Vom Einheitsgrün zur bunten Wildblumenwiese

Bereits mit kleinen Veränderungen kann Grosses bewirkt werden im Kampf gegen das Bienensterben. Über das Kursangebot des Bienenzüchtervereins Arlesheim kommt man zudem zu eigenem Honig.

Im Bienenparadies: Manuela Plattner, Präsidentin des Bienenzüchtervereins Arlesheim.  Foto: Bea Asper
Im Bienenparadies: Manuela Plattner, Präsidentin des Bienenzüchtervereins Arlesheim. Foto: Bea Asper

Das eigene Gemüse und die eigenen Früchte zu ernten und gleichzeitig Gutes zu tun für die Bienen, geht leichter als gedacht», sagt Manuela Plattner, Präsidentin des Bienenzüchtervereins Arlesheim. Sie und ihre Vorstandskollegen können bei Fragen der Gartengestaltung aus einer langjährigen Erfahrung schöpfen. Die Dörfer im Bezirk Arlesheim bienenfreundlich zu gestalten, ist eines der Ziele, die der über 50-jährige Verein verfolgt. Seit der Film «More than Honey» auf die verheerenden Folgen des Bienensterbens aufmerksam machte, verzeichnet der Bienenzüchterverein Arlesheim einen regelrechten Run. Der Dokumentarfilm holte ins Bewusstsein, dass mehr als ein Drittel der Nahrungsmittel ohne das Zutun der Bienen, also ohne Bestäubung, nicht gedeiht. Als Blütenbestäuber haben die Insekten einen riesigen, unersetzbaren Wert für Menschen und Natur. «Bei den Anmeldungen für die Imkerausbildung kam es plötzlich zu Wartelisten», erzählt Plattner.
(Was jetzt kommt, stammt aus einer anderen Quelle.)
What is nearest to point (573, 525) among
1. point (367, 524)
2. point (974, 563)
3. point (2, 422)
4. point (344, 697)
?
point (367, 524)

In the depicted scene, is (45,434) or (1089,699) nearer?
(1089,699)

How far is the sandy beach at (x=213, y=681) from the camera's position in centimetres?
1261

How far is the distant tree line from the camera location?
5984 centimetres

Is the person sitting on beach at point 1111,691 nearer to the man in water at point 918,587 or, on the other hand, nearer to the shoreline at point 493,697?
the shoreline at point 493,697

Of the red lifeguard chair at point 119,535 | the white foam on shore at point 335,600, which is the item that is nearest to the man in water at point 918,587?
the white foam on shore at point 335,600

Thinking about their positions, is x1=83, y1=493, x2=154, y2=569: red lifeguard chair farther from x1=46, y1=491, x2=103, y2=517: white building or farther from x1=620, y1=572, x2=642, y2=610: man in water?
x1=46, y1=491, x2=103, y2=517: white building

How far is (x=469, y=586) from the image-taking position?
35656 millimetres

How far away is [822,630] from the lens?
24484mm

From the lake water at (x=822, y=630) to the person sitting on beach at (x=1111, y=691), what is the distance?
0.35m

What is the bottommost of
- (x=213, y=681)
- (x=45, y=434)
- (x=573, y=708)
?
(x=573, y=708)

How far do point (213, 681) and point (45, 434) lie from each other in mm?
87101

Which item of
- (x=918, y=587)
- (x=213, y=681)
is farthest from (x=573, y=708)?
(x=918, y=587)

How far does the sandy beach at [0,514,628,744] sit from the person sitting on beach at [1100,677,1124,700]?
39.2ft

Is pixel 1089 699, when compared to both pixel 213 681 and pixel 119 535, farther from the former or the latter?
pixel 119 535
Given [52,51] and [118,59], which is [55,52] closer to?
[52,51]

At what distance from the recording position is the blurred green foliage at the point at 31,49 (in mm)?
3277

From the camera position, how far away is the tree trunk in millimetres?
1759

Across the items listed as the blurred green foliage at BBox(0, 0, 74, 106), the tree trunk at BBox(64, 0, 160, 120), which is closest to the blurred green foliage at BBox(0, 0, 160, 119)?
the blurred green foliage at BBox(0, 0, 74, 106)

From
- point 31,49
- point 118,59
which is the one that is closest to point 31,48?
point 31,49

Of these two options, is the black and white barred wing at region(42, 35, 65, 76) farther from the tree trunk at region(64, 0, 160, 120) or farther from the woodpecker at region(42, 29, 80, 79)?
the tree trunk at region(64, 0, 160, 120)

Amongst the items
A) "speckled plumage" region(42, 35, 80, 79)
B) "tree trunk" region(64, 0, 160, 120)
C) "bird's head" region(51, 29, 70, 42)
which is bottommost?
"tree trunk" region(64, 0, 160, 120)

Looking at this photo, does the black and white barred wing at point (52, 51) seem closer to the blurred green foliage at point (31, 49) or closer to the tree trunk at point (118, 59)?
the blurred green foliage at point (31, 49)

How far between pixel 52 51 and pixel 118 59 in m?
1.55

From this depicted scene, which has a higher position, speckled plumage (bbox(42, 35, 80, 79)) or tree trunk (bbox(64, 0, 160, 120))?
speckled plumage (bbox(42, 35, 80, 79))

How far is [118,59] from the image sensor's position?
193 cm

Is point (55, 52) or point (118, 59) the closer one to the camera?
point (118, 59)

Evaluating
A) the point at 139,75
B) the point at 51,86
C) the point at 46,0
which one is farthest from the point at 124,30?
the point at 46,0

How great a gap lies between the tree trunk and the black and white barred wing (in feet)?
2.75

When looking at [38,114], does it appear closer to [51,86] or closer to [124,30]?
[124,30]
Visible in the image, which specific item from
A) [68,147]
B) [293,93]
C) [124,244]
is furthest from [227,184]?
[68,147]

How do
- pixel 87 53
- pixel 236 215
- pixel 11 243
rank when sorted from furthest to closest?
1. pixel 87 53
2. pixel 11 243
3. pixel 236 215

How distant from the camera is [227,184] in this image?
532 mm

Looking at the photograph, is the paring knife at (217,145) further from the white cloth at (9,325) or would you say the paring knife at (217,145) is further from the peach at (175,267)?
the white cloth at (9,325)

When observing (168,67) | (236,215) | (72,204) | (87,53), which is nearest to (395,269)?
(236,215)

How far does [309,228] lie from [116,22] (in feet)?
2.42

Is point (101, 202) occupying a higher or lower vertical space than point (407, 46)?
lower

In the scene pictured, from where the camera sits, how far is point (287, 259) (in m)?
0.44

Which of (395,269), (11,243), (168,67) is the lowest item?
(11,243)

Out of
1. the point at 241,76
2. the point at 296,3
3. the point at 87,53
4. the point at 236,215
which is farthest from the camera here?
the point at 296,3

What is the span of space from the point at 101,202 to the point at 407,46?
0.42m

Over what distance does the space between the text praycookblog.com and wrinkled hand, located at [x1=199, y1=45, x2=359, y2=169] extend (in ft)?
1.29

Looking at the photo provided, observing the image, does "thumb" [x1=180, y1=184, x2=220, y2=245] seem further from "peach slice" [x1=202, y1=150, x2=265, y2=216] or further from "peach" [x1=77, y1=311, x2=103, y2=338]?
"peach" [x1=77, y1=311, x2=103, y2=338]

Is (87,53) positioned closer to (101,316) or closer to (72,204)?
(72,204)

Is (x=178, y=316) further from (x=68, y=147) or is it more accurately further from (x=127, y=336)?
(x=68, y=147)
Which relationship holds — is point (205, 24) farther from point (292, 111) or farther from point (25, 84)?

Der eigene Honig schmecke definitiv am besten, doch um den Bienen Gutes zu tun, müsse man nicht unbedingt Imker werden, sondern vor allem die Gärten bienenfreundlich gestalten.


Den Mut haben, etwas auszuprobieren
Auf einem Rundgang durch Plattners Paradies wird schnell klar: Der farbenprächtigen Kreativität sind kaum Grenzen gesetzt. «Man freut sich auf die knackigen Karotten und den frischen Salat, daneben blühen die Kamille und die Ringelblumen, aus denen später die Heilsalbe wird, und es duftet nach Oregano, Thymian, Salbei, Rosmarin und Safran – für die besondere Würze beim Kochen. Safran kann sich hier wunderbar entwickeln», betont Plattner, räumt aber ein: «Allerdings nicht jede Knollenart. Man muss einfach auch den Mut haben, etwas auszuprobieren.» Die Vielseitigkeit und das Experimentieren im Garten bereite der ganzen Familie viel Spass – die Enkelkinder lieben das Naschen im für sie angelegten Beeriland. Durch die Vielfalt und Abwechslung im Garten und bei der Blütezeit sorgt man dafür, dass die Bienen ein ausreichendes Nahrungsangebot zur Verfügung haben. Nicht alle Zierpflanzen bieten Pollen und Nektar. Bei Geranien mit «gefüllten» Blüten wurde das Staubblatt, das sonst Pollen liefert, in ein Blütenblatt umgezüchtet, und die Nektarsammler gehen leer aus.


Bienenpatenschaft
Als Alternative zum Rasen kann Plattner das im Laden erhältliche Saatgut Wildblumenwiese empfehlen. «Ein wahres Blütenparadies, einfach im Unterhalt und spannend in der Entwicklung.» Bei der Auswahl der Pflanzen sei auch die Blütezeit sehr wichtig, sagt Plattner. Für den Herbst eignen sich die Aster und die Fetthenne. Abgerundet wird der Lebensraum für Bienen mit Nisthilfen und Wasserstellen. Für Tipps und Anregungen ist der Bienenzüchterverein Arlesheim mit seinen 200 Imkern offen. Die Mitglieder treffen sich jeden Monat im «Culinarium» in Arlesheim zum gemütlichen Höck. Ausserdem bietet der Verein auch eine Bienenpatenschaft an: Rentabee. «Dann gehört dir für ein Jahr ein Bienenvolk. Dieses trägt deinen Namen und steht bei einem Verbandsimker in deiner Nähe. Der Imker hegt und pflegt dein Volk und du hilfst ihm dabei.»